FYI, the iconic scarf worn by Tom Baker of Doctor Who fame was done entirely in Garter Stitch. It's a long project, but doable for a beginner since it is nothing but knit stitch. It offers a great opportunity to get in a lot of practice.

Forming Knit Stitch





Holding yarn behind needle, insert left needle into first loop on right needle.

Wrap working yarn around left needle from back to front, pulling yarn up and catching on left needle.

Pull yarn through loop to front.  Allow loop to drop from right needle.

Purl Stitch

Hold the needles in the same manner as you do for knitting: empty one in your left hand, filled one in your right.
Unlike with the knit stitch, to purl hold the working yarn in front of the needles.
  1. Insert the point of the left needle into the first loop from left to right, bringing the left needle in front of the right needle.
  2. Wrap the working yarn around the tip of the left needle from bottom to top around the front of the needle.
  3. Draw the yarn through the loop on the right needle.
  4. Allow the loop to drop from the right needle.
  5. You've made your first purl stitch!
Continue to the end of the row. All the loops should have been purled from the right needle to the left one. Turn your work and switch hands with the needles. If you continue making rows by alternating full rows of knit and then purl, you will wind up with a pattern called Stockinette Stitch. This stitch has two distinct sides and is what people most commonly think of as knit fabric. The knit side is smooth, and the stitches form little V's. The purl side is bumpy and closely set.

Forming the Purl Stitch


Holding yarn in front of the needle, insert left needle into first loop on right needle.

Wrap yarn around left needle from bottom to top around front.

Draw yarn through loop on right needle.  Allow loop to drop from right needle.

Casting Off

This is a basic and versatile method of casting off, or ending your work. I'm showing it from the knit side, but you can cast off from the purl side and even "in pattern" (where you follow a textured pattern while casting off). Practice keeping the cast off stitches loose: it's easy to make this too tight so the edge draws up.
  1. Start on the knit side of the work.
  2. Knit the first two stitches.
  3. Using the right needle, pick up the next-to-last stitch on the left needle and lift it over the last stitch. Allow to fall off the needles. You should have one stitch left on the left needle.
  4. Repeat across the row.
  5. When you get to the last stitch and it's on your left needle, cut the working yarn leaving a tail of about 6".
  6. Draw the end through the last stitch and pull gently to draw up the stitch and secure the work.
  7. Weave the yarn ends (at both ends of the work) through several stitches on the wrong side of the work. Cut close to fabric.

Casting Off

More on Casting Off

A Note About Gauge and Blocking

Gauge

Gauge simply means how many stitches per inch (or centimeter) you get with your personal knitting tension and the particular needles and yarn you've used. If you're making something like a pot holder it's not that critical, but with most other items you must calculate this number when starting a project.
•••
(Requirements)
#1 According to the knitting tutorial, what stitch was used for the scarf Tom Baker wore in Doctor Who?
#2 Write the next part of the knitting tutorial, picking up after its last sentence.

(Stored rows)
•••
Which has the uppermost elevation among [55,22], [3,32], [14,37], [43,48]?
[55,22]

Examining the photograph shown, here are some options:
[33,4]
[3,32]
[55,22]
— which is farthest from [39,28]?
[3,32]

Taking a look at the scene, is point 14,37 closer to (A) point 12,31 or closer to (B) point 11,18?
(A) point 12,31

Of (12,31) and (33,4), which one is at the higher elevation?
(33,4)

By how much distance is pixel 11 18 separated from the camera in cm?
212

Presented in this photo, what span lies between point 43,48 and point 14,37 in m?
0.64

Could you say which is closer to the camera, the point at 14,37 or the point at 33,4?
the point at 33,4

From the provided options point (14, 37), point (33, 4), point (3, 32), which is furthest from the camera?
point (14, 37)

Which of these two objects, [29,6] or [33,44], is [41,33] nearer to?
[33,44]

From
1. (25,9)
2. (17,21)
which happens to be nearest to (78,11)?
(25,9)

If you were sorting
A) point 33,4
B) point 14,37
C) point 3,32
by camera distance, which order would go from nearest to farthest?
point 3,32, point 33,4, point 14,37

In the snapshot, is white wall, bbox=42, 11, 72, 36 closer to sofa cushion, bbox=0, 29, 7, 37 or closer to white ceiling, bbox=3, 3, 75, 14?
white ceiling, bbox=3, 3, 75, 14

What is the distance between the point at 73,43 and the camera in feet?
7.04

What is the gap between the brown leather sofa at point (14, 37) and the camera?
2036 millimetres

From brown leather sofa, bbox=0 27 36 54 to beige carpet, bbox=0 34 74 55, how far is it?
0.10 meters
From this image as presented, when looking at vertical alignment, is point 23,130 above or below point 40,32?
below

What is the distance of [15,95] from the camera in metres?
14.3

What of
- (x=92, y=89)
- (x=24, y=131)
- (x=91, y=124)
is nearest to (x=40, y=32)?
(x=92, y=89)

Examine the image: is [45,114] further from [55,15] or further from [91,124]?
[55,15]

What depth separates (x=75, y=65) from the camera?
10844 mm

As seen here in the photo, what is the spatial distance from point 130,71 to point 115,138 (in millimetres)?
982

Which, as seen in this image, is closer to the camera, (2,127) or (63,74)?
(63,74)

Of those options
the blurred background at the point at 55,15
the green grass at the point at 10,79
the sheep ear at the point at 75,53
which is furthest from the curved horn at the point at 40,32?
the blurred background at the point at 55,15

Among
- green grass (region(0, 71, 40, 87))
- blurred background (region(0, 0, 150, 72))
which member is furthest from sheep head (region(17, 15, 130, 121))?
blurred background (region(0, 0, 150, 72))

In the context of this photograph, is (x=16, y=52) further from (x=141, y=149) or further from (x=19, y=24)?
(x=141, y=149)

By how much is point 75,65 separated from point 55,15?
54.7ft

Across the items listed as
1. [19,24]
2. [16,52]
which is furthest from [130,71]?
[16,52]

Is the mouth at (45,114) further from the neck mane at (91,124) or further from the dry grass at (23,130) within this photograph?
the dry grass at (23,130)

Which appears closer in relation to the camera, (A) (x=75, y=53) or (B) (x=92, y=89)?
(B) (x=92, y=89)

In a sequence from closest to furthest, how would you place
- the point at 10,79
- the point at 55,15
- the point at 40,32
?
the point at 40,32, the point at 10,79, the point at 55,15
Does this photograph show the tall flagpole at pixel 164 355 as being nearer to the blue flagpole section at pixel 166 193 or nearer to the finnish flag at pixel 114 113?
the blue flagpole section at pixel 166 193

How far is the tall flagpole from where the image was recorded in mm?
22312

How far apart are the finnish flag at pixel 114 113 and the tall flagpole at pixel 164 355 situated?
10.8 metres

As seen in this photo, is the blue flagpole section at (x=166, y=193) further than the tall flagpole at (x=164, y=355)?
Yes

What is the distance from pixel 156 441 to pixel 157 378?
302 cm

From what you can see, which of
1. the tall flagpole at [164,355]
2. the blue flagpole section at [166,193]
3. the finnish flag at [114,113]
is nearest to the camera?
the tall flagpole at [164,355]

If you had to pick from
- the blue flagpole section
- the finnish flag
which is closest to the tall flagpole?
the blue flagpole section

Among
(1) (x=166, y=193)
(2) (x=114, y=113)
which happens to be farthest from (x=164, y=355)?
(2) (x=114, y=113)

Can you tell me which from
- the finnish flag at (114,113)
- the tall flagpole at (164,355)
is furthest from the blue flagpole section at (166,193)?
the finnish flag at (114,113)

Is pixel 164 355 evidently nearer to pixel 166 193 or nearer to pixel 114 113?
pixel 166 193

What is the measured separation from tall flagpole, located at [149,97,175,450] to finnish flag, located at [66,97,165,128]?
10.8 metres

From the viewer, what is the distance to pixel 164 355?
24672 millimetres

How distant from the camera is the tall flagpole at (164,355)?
•••
(Responses in order)
#1 Garter Stitch.

#2
To measure your gauge, cast on 20 stitches and knit 20 rows of stockinette stitch (alternate rows of knit stitch with purl stitch). Ideally, you should cast off and block the piece before measuring (see below). At the minimum, measure this little swatch from the knit side, counting from the tip of each V shape to see how many stitches you have per inch across the fabric. Measure going up and down to see what your vertical gauge is.
The instructions for your pattern will tell you how many stitches per inch you need to get the right measurements in the finished product. If you have too few stitches per inch (the stitches are too big), try going down a size - getting smaller - with your needles. Switch to larger needles if you have too many stitches per inch.

Blocking

Blocking is the process of hand washing your project and then carefully shaping it on a flat surface to the right size and shape. Wool is very malleable while wet and can be adjusted up and down a bit. Blocking will also smooth the stitches and help them settle into place - this is where a lot of your little tension problems will go away as if they never happened.

Gauge and Stitch Patterns


Measuring gauge with a standard ruler.

Measuring gauge with a knitter's needle and stitch gauge.

The bottom couple of rows are garter stitch.  The rest of the sample is the knit side of stockinette stitch.

The bottom couple of rows are garter stitch.  The rest of the sample is the purl side of stockinette stitch.  Garter stitch tends to be a bit more open.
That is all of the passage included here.